Peut-être connaissez vous Manchu ? Ce fabuleux illustrateur à qui on doit, notamment mais pas que, la couverture de ce Bifrost (enfin LES couvertures car il y en a une spéciale pour les abonnés et collaborateurs (qui sert d’illustration à cet article) et une autre « standards » pour toutes celles et tous ceux qui achètent le Bifrost en dehors des canaux béliaux).
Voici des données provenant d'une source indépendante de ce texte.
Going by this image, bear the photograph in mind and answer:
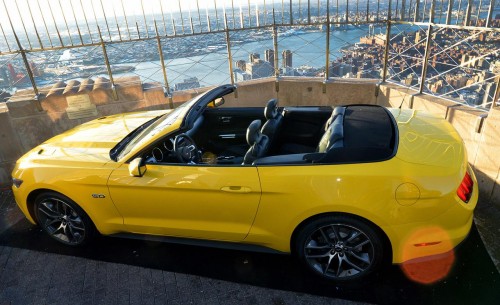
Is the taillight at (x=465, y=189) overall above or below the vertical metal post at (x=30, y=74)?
below

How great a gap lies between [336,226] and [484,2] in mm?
4480

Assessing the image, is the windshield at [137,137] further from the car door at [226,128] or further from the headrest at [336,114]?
the headrest at [336,114]

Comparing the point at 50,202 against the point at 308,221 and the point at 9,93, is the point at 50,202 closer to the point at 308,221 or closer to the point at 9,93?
the point at 308,221

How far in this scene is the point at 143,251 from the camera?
3.73m

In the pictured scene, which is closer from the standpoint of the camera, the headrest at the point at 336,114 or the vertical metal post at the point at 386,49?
the headrest at the point at 336,114

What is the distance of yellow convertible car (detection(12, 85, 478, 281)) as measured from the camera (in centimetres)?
265

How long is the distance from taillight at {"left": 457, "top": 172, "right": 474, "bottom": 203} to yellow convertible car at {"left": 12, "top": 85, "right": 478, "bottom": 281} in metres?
0.01

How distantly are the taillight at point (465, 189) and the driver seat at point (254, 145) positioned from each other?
1.59m

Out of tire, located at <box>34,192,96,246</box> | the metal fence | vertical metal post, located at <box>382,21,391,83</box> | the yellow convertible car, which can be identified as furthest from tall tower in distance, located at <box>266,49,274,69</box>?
tire, located at <box>34,192,96,246</box>

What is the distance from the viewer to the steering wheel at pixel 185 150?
3283 millimetres

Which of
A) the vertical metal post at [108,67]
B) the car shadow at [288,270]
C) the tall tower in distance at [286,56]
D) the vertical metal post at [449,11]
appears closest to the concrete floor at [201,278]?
the car shadow at [288,270]

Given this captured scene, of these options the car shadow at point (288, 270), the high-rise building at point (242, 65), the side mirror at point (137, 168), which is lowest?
the car shadow at point (288, 270)

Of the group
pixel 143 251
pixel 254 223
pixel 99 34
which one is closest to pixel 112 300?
pixel 143 251

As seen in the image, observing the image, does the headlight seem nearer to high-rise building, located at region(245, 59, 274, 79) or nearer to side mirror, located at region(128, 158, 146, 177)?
side mirror, located at region(128, 158, 146, 177)
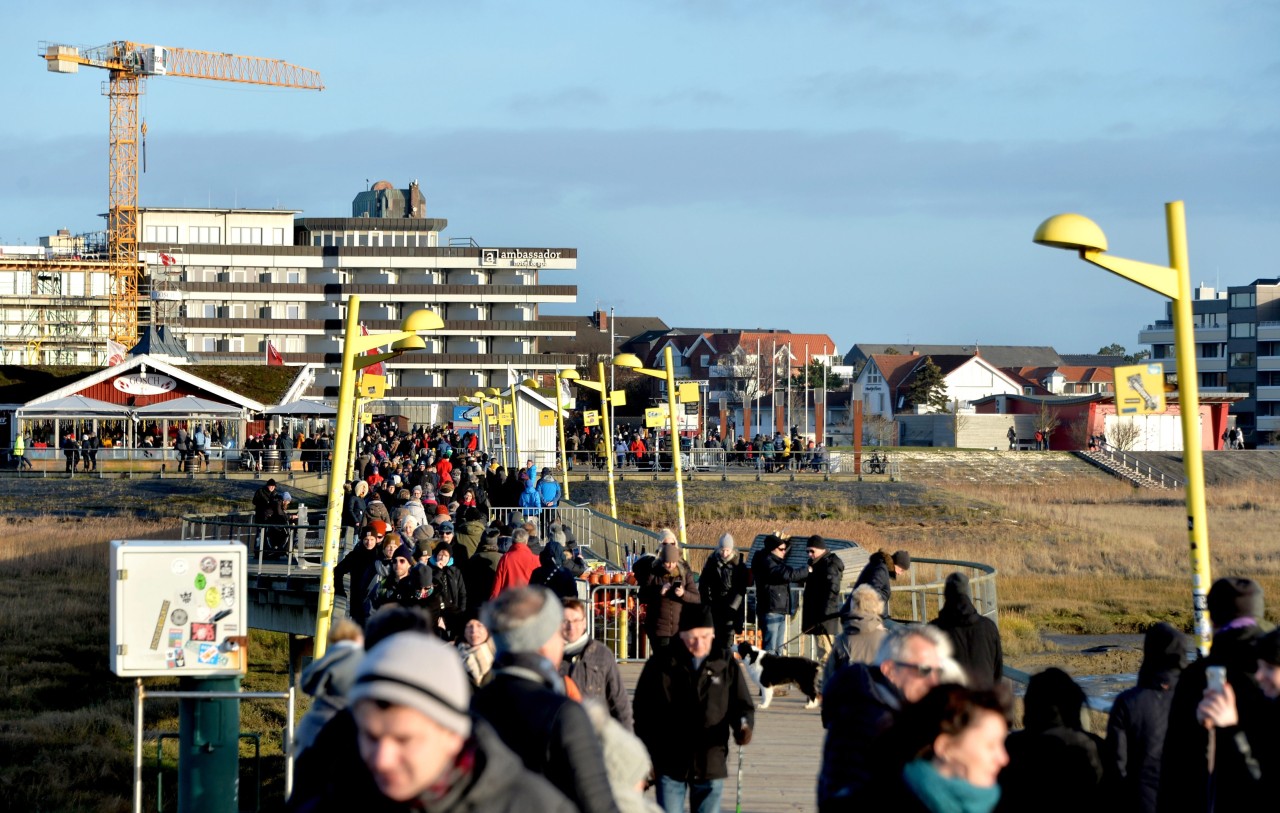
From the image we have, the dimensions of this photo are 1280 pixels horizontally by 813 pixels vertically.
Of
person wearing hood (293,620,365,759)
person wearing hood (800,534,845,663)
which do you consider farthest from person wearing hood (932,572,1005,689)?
person wearing hood (800,534,845,663)

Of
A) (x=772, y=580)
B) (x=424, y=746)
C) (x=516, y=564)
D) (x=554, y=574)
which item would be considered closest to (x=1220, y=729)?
(x=424, y=746)

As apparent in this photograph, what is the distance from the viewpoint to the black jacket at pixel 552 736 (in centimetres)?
478

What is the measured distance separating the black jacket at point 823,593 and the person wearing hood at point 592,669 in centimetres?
610

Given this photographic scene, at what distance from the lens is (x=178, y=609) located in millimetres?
10156

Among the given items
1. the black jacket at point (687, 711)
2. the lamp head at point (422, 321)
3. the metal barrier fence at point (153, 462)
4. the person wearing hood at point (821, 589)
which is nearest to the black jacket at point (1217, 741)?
the black jacket at point (687, 711)

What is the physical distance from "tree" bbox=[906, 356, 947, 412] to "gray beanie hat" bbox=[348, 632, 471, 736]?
4821 inches

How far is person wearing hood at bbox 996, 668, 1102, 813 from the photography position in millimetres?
5441

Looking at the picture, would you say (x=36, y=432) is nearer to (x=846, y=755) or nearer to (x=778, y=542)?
(x=778, y=542)

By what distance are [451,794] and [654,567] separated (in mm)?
8716

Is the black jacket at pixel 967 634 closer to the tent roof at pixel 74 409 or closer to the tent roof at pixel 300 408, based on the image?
the tent roof at pixel 74 409

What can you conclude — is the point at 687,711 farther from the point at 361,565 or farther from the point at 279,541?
the point at 279,541

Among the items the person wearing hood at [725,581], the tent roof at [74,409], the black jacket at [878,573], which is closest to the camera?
the black jacket at [878,573]

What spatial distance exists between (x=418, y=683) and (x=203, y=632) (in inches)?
279

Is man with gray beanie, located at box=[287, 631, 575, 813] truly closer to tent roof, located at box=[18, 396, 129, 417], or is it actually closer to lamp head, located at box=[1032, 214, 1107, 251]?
lamp head, located at box=[1032, 214, 1107, 251]
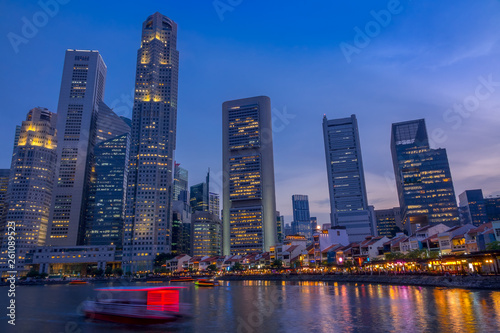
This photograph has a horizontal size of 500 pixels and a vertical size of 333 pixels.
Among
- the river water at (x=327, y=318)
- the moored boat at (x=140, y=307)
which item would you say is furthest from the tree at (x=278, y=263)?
the moored boat at (x=140, y=307)

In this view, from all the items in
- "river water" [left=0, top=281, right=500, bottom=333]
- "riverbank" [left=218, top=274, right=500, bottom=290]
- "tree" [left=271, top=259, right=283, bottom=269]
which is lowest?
"river water" [left=0, top=281, right=500, bottom=333]

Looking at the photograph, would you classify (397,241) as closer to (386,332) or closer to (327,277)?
(327,277)

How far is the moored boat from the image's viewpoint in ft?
137

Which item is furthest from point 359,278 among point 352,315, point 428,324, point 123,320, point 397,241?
point 123,320

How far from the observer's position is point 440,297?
55156mm

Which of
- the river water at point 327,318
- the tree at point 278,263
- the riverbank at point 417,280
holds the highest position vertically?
the tree at point 278,263

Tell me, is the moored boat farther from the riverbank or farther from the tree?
the tree

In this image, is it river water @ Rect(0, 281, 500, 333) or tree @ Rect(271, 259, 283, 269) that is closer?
river water @ Rect(0, 281, 500, 333)

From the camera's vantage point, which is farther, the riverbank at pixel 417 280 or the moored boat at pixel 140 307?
the riverbank at pixel 417 280

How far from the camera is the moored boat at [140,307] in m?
41.7

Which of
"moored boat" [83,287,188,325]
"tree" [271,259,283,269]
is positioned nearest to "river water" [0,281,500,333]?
"moored boat" [83,287,188,325]

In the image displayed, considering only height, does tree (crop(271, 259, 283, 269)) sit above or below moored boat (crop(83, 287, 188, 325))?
above

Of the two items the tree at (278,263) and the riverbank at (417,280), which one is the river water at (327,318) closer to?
the riverbank at (417,280)

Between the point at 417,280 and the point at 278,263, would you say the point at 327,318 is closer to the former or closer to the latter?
the point at 417,280
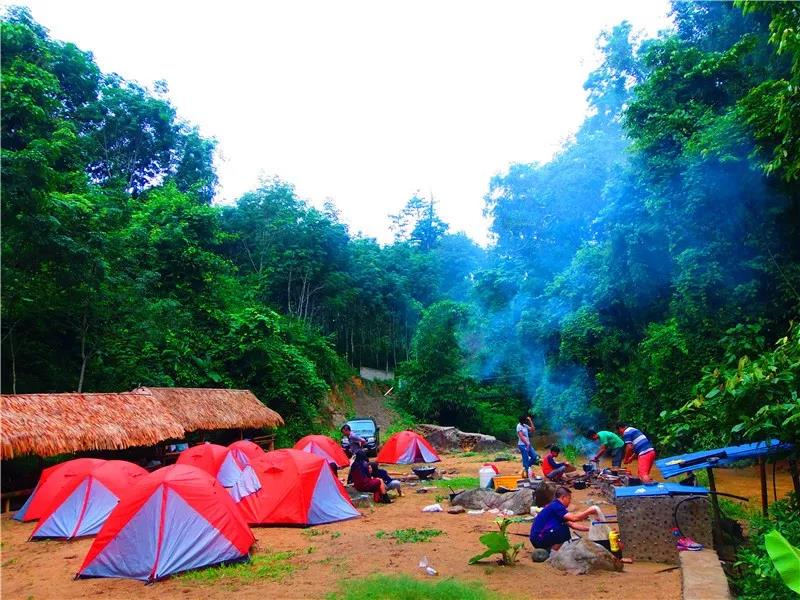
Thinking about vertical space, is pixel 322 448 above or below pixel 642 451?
below

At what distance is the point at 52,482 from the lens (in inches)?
382

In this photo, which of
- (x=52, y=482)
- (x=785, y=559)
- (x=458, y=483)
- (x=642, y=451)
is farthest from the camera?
(x=458, y=483)

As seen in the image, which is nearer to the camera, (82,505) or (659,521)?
(659,521)

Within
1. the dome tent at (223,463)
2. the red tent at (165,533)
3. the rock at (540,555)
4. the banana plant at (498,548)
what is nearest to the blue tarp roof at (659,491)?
the rock at (540,555)

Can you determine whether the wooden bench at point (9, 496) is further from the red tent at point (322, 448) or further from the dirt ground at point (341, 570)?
A: the red tent at point (322, 448)

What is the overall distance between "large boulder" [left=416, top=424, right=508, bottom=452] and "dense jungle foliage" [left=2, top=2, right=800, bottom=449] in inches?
99.0

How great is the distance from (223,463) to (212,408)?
5.61 metres

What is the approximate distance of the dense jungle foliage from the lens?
12.1m

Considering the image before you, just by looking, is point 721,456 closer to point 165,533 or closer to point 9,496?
point 165,533

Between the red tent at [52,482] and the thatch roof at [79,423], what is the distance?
0.58 m

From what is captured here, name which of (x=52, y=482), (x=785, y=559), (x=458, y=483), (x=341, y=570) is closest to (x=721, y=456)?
(x=785, y=559)

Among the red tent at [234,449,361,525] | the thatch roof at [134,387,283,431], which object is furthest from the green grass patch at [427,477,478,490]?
the thatch roof at [134,387,283,431]

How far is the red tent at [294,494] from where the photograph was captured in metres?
9.34

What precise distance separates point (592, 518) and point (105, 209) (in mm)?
13477
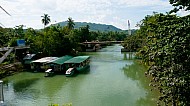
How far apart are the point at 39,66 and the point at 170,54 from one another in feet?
65.2

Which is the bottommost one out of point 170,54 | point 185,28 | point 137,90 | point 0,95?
point 137,90

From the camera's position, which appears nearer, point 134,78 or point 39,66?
point 134,78

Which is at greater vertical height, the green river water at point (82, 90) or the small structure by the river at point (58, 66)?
the small structure by the river at point (58, 66)

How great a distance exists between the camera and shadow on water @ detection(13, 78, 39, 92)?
18.2 meters

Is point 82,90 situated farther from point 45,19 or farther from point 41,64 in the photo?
point 45,19

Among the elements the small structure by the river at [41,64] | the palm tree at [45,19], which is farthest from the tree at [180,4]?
the palm tree at [45,19]

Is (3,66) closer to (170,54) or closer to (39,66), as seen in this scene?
(39,66)

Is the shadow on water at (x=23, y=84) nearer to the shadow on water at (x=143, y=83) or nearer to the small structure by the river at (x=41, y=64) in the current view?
the small structure by the river at (x=41, y=64)

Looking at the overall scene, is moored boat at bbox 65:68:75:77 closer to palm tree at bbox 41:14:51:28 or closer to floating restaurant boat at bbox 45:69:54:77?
floating restaurant boat at bbox 45:69:54:77

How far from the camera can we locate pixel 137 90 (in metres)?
16.9

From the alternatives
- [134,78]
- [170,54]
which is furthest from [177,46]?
[134,78]

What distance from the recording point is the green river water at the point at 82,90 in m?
14.6

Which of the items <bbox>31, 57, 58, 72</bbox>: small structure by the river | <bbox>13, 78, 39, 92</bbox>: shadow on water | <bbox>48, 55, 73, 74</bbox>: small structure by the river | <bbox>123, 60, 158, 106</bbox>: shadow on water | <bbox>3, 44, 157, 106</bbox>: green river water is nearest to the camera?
<bbox>123, 60, 158, 106</bbox>: shadow on water

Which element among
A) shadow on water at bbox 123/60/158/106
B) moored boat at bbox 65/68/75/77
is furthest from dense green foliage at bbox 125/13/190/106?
moored boat at bbox 65/68/75/77
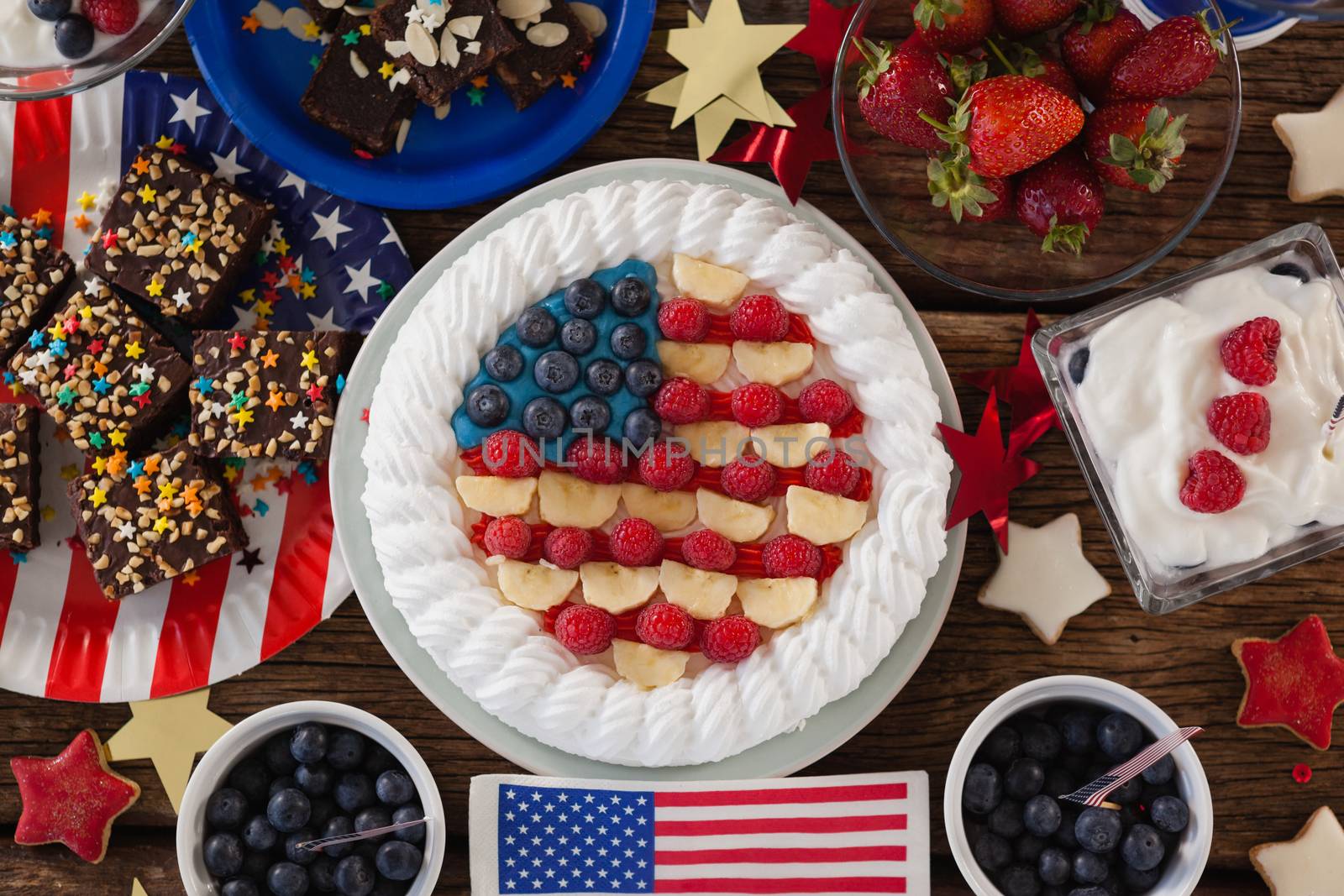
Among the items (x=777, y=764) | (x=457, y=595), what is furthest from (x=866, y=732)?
(x=457, y=595)

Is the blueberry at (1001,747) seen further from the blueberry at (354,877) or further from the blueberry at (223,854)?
the blueberry at (223,854)

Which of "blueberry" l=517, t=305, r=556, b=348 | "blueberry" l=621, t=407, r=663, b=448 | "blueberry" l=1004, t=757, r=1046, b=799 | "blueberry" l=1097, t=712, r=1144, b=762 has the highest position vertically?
"blueberry" l=517, t=305, r=556, b=348

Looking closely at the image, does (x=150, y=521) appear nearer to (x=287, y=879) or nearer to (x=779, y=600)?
(x=287, y=879)

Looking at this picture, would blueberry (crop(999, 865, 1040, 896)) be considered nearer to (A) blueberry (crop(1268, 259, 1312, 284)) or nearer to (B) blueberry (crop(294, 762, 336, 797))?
(A) blueberry (crop(1268, 259, 1312, 284))

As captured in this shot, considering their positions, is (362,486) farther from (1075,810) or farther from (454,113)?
A: (1075,810)

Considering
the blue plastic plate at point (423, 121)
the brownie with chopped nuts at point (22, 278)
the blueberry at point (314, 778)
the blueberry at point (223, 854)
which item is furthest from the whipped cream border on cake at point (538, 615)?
the brownie with chopped nuts at point (22, 278)

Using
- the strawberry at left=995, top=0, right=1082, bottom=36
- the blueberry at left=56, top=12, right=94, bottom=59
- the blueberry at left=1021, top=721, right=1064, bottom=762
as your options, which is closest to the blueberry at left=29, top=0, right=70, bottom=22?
the blueberry at left=56, top=12, right=94, bottom=59
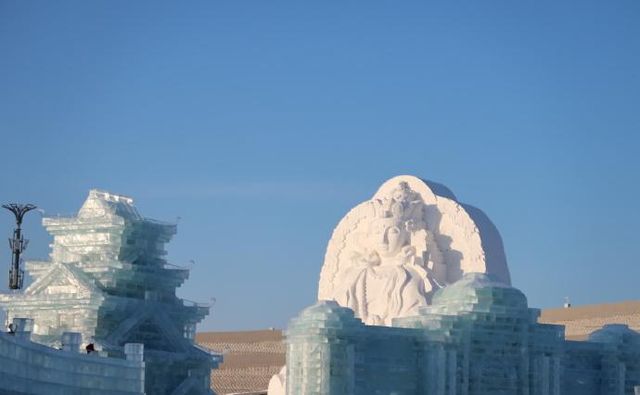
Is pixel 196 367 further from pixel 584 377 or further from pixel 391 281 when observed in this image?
pixel 584 377

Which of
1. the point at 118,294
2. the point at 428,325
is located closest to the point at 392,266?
the point at 428,325

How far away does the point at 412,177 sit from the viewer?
70.5 metres

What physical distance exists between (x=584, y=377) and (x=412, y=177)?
10248 millimetres

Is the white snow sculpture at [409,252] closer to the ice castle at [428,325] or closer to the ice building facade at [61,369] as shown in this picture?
the ice castle at [428,325]

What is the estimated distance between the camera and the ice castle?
62281 millimetres

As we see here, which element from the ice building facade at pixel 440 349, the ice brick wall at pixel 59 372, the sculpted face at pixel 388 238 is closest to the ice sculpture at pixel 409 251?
the sculpted face at pixel 388 238

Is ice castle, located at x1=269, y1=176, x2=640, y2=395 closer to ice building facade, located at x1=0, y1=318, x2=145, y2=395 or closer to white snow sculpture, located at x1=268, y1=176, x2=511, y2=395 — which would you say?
white snow sculpture, located at x1=268, y1=176, x2=511, y2=395

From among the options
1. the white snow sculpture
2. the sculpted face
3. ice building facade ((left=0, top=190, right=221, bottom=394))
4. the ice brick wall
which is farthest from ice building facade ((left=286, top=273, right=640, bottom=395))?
the ice brick wall

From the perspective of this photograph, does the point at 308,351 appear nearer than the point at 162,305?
Yes

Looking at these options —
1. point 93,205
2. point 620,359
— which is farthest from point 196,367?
point 620,359

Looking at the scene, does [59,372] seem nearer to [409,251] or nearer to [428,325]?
[428,325]

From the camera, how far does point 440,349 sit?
63.3m

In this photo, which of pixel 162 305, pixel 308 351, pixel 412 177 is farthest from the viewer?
pixel 412 177

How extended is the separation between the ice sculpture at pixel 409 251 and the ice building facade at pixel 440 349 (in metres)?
2.57
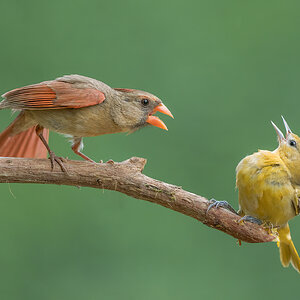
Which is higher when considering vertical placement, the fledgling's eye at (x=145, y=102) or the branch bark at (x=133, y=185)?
the fledgling's eye at (x=145, y=102)

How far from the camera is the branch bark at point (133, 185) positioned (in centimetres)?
256

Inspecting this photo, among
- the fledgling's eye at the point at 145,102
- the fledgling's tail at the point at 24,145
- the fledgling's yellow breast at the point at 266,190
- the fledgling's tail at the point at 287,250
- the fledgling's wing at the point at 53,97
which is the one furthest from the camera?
the fledgling's tail at the point at 287,250

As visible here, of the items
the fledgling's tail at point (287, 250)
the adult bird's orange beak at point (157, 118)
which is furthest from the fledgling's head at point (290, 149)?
the adult bird's orange beak at point (157, 118)

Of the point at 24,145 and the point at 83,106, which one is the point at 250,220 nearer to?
the point at 83,106

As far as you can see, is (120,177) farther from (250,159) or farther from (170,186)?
(250,159)

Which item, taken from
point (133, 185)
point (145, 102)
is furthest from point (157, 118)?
point (133, 185)

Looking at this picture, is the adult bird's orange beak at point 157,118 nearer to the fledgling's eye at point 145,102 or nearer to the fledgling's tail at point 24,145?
the fledgling's eye at point 145,102

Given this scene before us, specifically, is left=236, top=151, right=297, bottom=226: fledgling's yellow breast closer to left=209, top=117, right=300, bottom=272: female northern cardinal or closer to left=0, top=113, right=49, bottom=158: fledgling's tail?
left=209, top=117, right=300, bottom=272: female northern cardinal

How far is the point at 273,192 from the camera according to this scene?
2.78 m

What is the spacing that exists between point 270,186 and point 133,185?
2.60ft

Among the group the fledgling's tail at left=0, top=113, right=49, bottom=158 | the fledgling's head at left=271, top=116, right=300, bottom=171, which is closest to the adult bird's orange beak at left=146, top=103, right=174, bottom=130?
the fledgling's tail at left=0, top=113, right=49, bottom=158

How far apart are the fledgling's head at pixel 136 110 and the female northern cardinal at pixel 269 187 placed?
2.10 feet

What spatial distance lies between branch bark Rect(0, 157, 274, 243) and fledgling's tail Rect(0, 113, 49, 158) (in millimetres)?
402

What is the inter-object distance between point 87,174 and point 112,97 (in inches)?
16.7
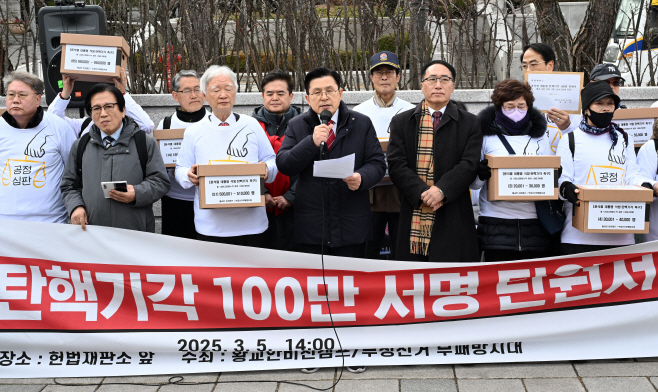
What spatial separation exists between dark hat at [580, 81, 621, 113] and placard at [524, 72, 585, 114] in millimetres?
218

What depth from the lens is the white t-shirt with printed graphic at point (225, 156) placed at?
4766 millimetres

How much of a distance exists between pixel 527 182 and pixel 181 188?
2.75m

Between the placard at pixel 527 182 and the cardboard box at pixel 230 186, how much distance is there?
5.32ft

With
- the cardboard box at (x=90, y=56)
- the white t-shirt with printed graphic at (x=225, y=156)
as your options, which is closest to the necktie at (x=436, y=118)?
the white t-shirt with printed graphic at (x=225, y=156)

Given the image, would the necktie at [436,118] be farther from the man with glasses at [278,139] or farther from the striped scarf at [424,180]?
the man with glasses at [278,139]

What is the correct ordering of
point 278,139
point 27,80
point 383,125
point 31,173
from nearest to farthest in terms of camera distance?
point 31,173 → point 27,80 → point 278,139 → point 383,125

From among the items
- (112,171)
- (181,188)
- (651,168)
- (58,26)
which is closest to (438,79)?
(651,168)

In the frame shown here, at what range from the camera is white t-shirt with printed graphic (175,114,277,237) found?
4766mm

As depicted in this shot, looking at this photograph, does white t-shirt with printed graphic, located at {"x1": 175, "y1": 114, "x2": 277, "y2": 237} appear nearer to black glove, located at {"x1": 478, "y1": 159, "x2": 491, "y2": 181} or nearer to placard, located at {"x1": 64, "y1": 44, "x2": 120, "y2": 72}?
placard, located at {"x1": 64, "y1": 44, "x2": 120, "y2": 72}

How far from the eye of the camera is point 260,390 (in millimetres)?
4094

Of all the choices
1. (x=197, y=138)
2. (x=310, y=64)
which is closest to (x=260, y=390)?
(x=197, y=138)

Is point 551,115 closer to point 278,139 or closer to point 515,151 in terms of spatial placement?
point 515,151

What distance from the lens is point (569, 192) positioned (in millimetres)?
4520

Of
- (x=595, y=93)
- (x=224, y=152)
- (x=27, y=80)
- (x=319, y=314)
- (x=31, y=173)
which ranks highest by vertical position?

Il se livre à Erwann Perchoc et ça m’a beaucoup plu de découvrir l’homme derrière ces magnifiques illustrations. On a tendance à oublier le rôle fondamental des illustrateurs dans le processus éditorial, c’est bien que le Bélial les mette ainsi en avant.

Le mot de la fin :
Voici donc ma lecture du troisième numéro du Bifrost et je ne regrette toujours pas mon abonnement puisque ma culture littéraire gagne des niveaux à une vitesse phénoménale grâce à cette revue ! J’adore l’aspect découverte et le travail effectué par l’équipe éditoriale qui est de grande qualité. Ici, j’ai tout particulièrement aimé m’initier à Arthur C. Clarke car je n’aurais probablement jamais lu cet auteur sans ce Bifrost… et ç’aurait été très dommage.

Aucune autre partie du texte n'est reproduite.